Well, much research has done since then, however, and a much different picture has emerged.

A rigorous study conducted by Duke University involved the analysis of over two decades of published literature to determine, in great detail, the biomechanics of the squat exercise and the stresses it places on the ankles, knees, hip joint, and spine.

Highlights from the study, and many others reviewed within, set the record straight on how the squat affects our bodies, and teach us a lot about proper squat form:

•While most of the attention is given to the knee, hip, and spine, ankle strength plays a large role in power generation during squat performance. Research has shown that ankle weakness actually causes faulty movement patterns during the squat.

•The hamstrings counter-act the pull on the shinbone, which helps neutralize the shearing force placed on the knee, and alleviates stress on the ACL.

•Sit back into the squat during descent and resist the urge to bring the knees beyond the toes, as this increases shearing force placed on the knees.

•Even in extreme cases, such as powerlifters lifting 2.5 times bodyweight, the compressive forces placed on the knee and its tendons are well within its ranges of ultimate strength.

•Stress placed on the ACL is negligible considering its ultimate strength (in one study, the highest ACL force recorded when squatting was a mere 6% of its ultimate strength). Highest recorded PCL forces were well within natural strength limits as well.

•Don’t let your knees bow inward at any point during the squat. Keep them in line with your toes.

•Squat depth matters–a lot. The deeper you squat, the more work your legs and butt have to do. (I recommend either full squats or parallel squats, but not half squats.)

•Full squats cause more muscle activity in the butt than lesser squat depths (you hear that girls?). (Use a wide stance too if you want to hit your butt even harder!)

•If you maintain a neutral spine position while squatting (instead of a rigidly flexed position), you greatly reduce the shearing force placed on your vertebrae (your spine is better at dealing with compressive force than shearing).

•Maintaining a posture as close to upright as possible further reduces this force, as does increasing intra-abdominal pressure, which you can create by holding your breath while you squat, and gazing straight ahead instead of down.

•Squatting rapidly doubles the amount of shearing and compressive forces placed on your knees. Keep your reps at a controlled pace to avoid this (I like a 2:1:2 pace—2 seconds down, pause, 2 seconds up).

•Avoid exaggerated rotation of the feed inward or outward, as they don’t make the exercise any more effective, and can potentially cause undesirable knee movements.
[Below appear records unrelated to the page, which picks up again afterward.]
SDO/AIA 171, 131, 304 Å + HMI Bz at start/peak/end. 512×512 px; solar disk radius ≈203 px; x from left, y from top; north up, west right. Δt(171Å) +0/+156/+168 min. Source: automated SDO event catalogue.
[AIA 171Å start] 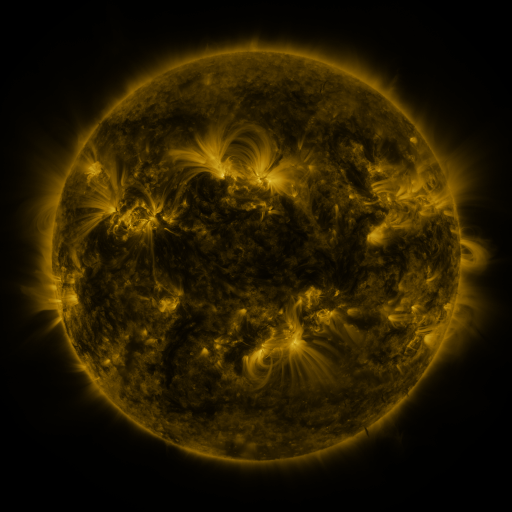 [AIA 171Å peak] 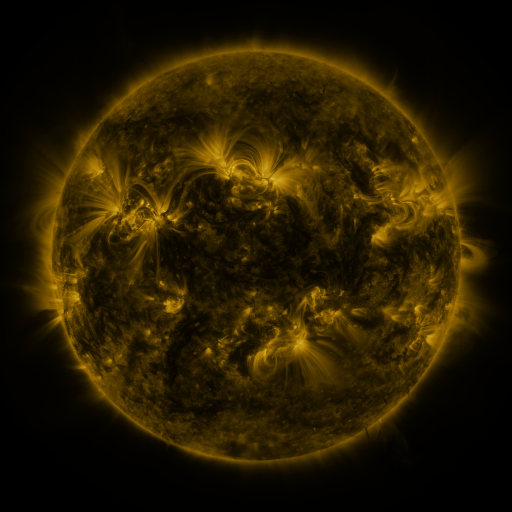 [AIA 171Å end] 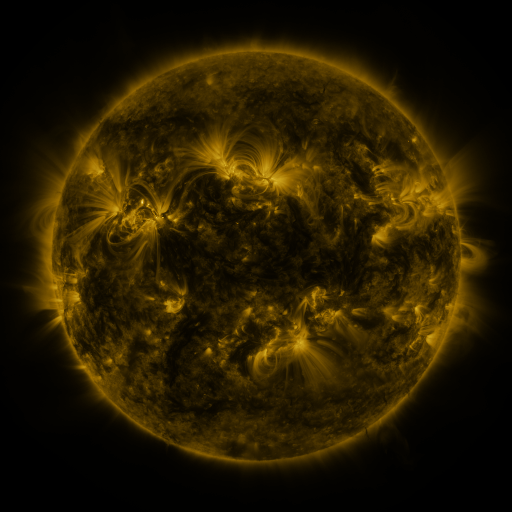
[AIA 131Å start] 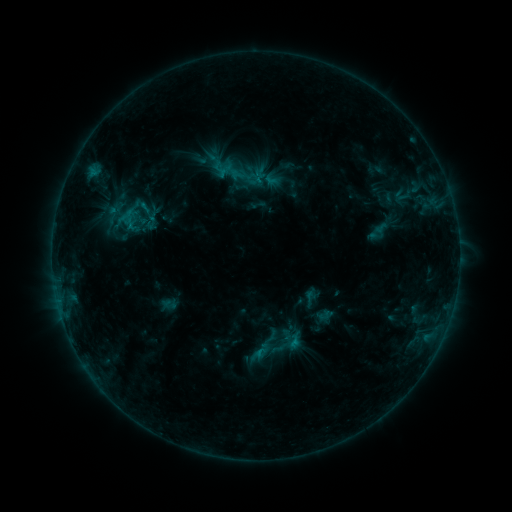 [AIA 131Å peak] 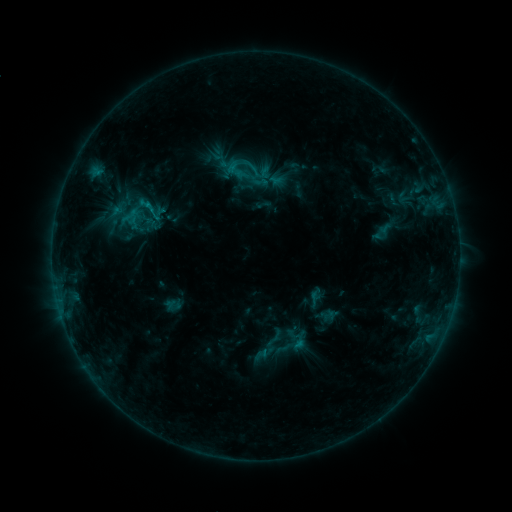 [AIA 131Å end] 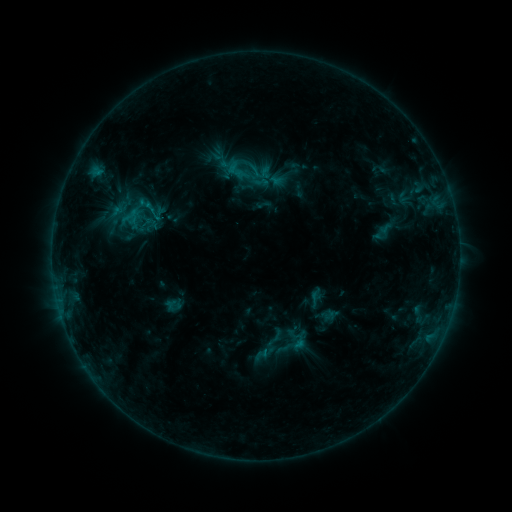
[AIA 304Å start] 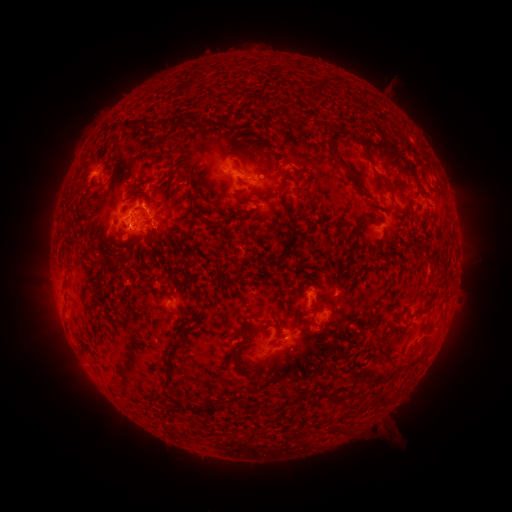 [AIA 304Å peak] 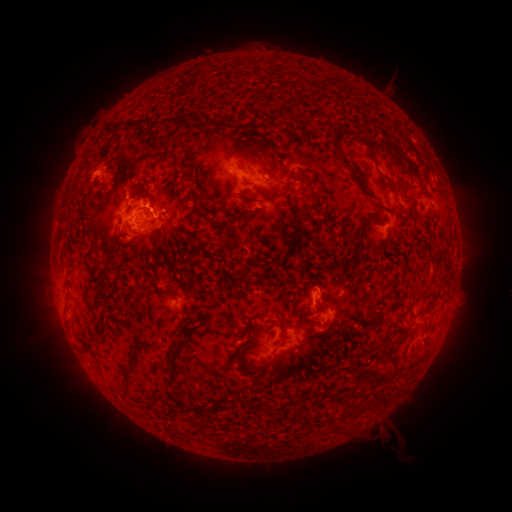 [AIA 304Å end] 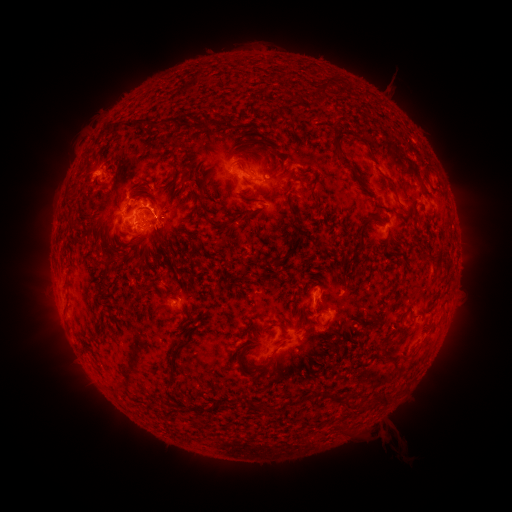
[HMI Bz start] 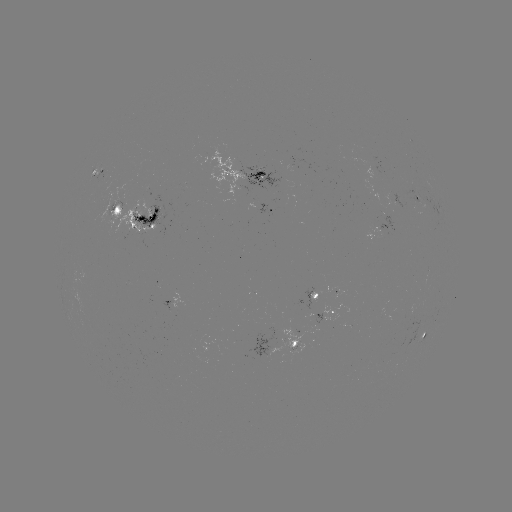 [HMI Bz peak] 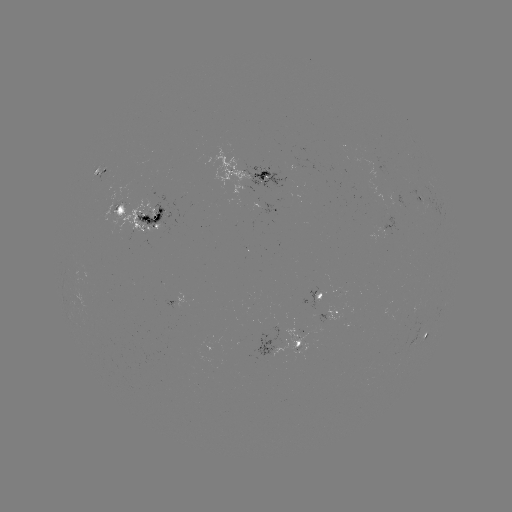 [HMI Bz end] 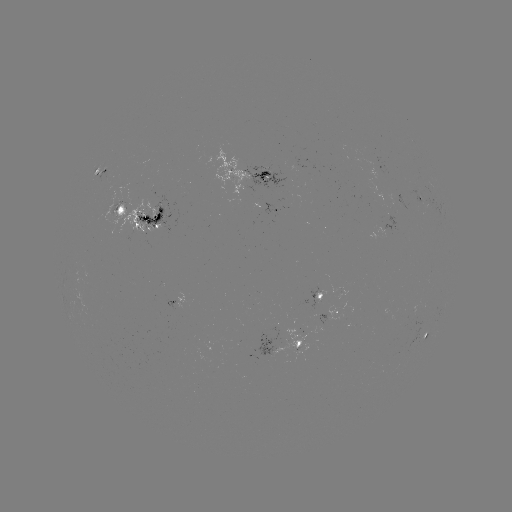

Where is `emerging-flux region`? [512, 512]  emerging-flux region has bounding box [309, 288, 319, 310].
•While the low-bar squatting position produces less torque on the knees than the high-bar position, the magnitude of both forces are well within tolerable ranges, making neither position “better” than the other in this regard. Use whichever squatting position is most comfortable for you.

•The front squat produces significantly lower knee compression and low-back stress in comparison to the back squat, and thus can be a viable alternative for those suffering from various knee and back problems.

•Squatting while you’re fatigued can cause poor form, and is likely a contributing factor in both short- and long-term injuries. (This is one of my gripes regarding Crossfit, wherein participants are often urged to squat and deadlift heavy weights while fatigued—an injury just waiting to happen).

In closing, researchers concluded that the squat “does not compromise knee stability, and can enhance stability if performed correctly.” Furthermore, any risks of spinal injury can be avoided by simply minimizing the amount of shearing force placed on the spine.